++++ TEXT

DANAHER, Circuit Judge.
Appellant was charged by indictment, in nine counts, with having committed perjury in sworn testimony on February 9 and 11, 1955, before a Hearing Examiner of the Federal Communications Commission. Upon appellant’s motion two counts were dismissed before trial. The Government, on its own motion, dismissed four other counts. The jury found appellant guilty on counts 4, 7 and 8. In substance these counts charged that about February 9,1955, during hearings before a Hearing Examiner of the Federal Communications Commission, appellant had perjuriously testified: count 4, that at a meeting on September 19, 1954, with one Powell, and with Fitzpatrick and Leahy, employees of the F. C. C., she did not tell them she had been a member of the Communist Party, that she had known one Lamb in that connection, and that she had, in fact, consorted with Lamb; count 7, that at meetings September 15 and 21, 1954, with one Powers, special agent of the F. B. I., she did not tell Powers that she had been a member of the Communist Party, that she knew one Lamb in that capacity, and that she had, in fact, consorted with Lamb; and, count 8, that at the meeting with Powers on September 15, 1954, she did not state that she had been a member of the Communist Party.
Appellant assigns various errors which will be mentioned. We have given extended study to the complete record, importantly because of her claim that the Government had offered appellant as a witness in the Federal Communications Commission hearings when it knew that the testimony to be adduced through her was perjurious. We are now satisfied that there is no merit in appellant’s contentions as to this aspect of the case which will first be discussed.

++++++++
++++ GIVEN MATERIAL

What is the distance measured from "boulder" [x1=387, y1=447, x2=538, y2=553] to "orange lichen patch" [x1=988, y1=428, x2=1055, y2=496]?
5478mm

++++++++

*EXERCISE DIRECTIONS*
Copy the part of the court opinion from "Appellant assigns various" up to and including "first be discussed.", substituting "full record" for "complete record". The listing has no connection to the court opinion.

*TASK RESPONSE*
Appellant assigns various errors which will be mentioned. We have given extended study to the full record, importantly because of her claim that the Government had offered appellant as a witness in the Federal Communications Commission hearings when it knew that the testimony to be adduced through her was perjurious. We are now satisfied that there is no merit in appellant’s contentions as to this aspect of the case which will first be discussed.